+++ Dataset excerpts +++

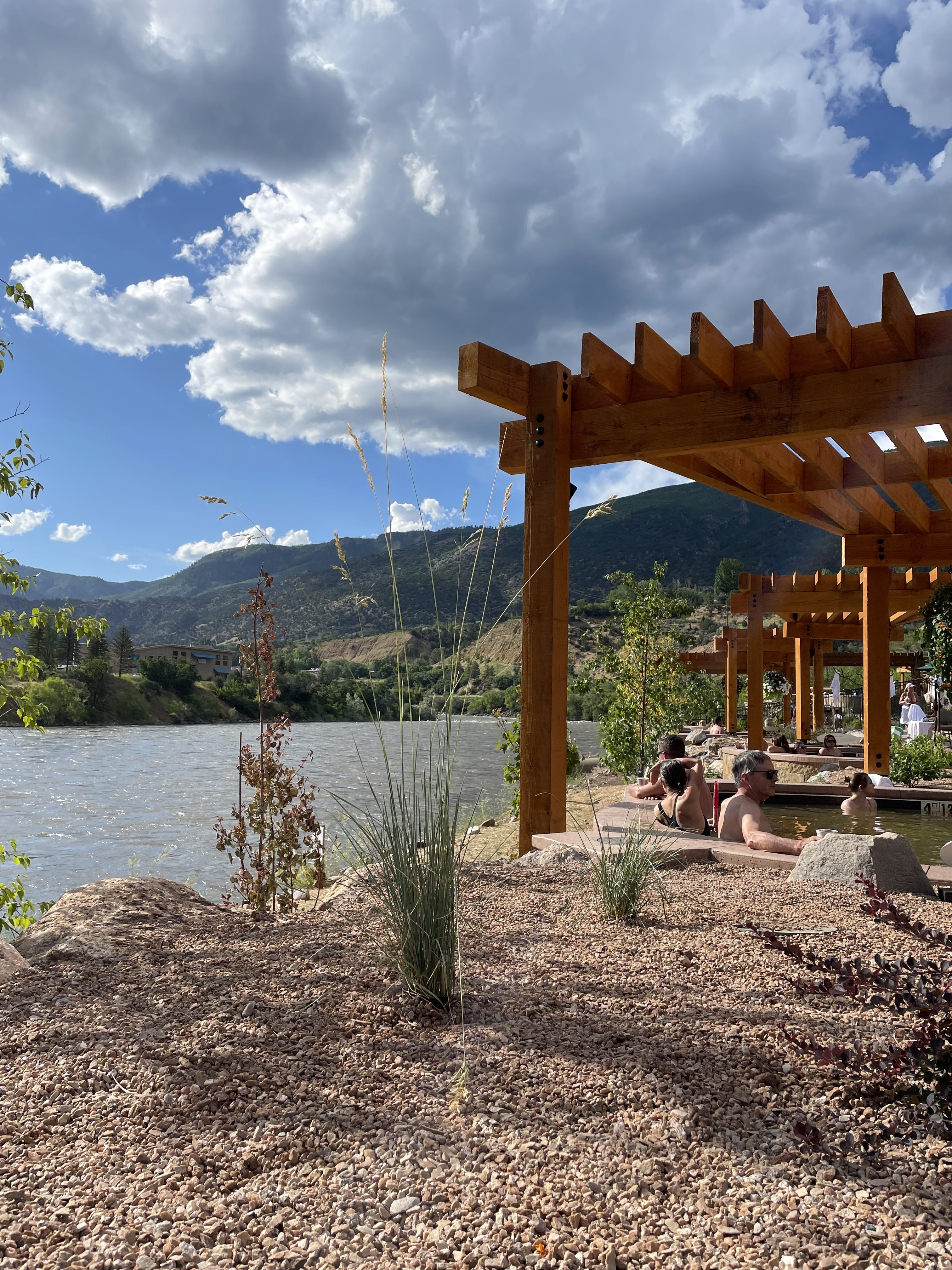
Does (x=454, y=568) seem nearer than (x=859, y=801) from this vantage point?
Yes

+++
+++ Dataset excerpts +++

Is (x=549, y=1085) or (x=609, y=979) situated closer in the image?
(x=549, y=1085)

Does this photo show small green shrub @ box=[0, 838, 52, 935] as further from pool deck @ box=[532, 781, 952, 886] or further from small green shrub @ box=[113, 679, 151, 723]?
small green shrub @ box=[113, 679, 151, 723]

+++

Exercise details :: Copy out each line of the records above that contains the string "shrub", and treat uppercase and lowercase as different.

Completed exercise ::
Does this photo show small green shrub @ box=[0, 838, 52, 935] as further from pool deck @ box=[532, 781, 952, 886] or further from small green shrub @ box=[113, 679, 151, 723]?
small green shrub @ box=[113, 679, 151, 723]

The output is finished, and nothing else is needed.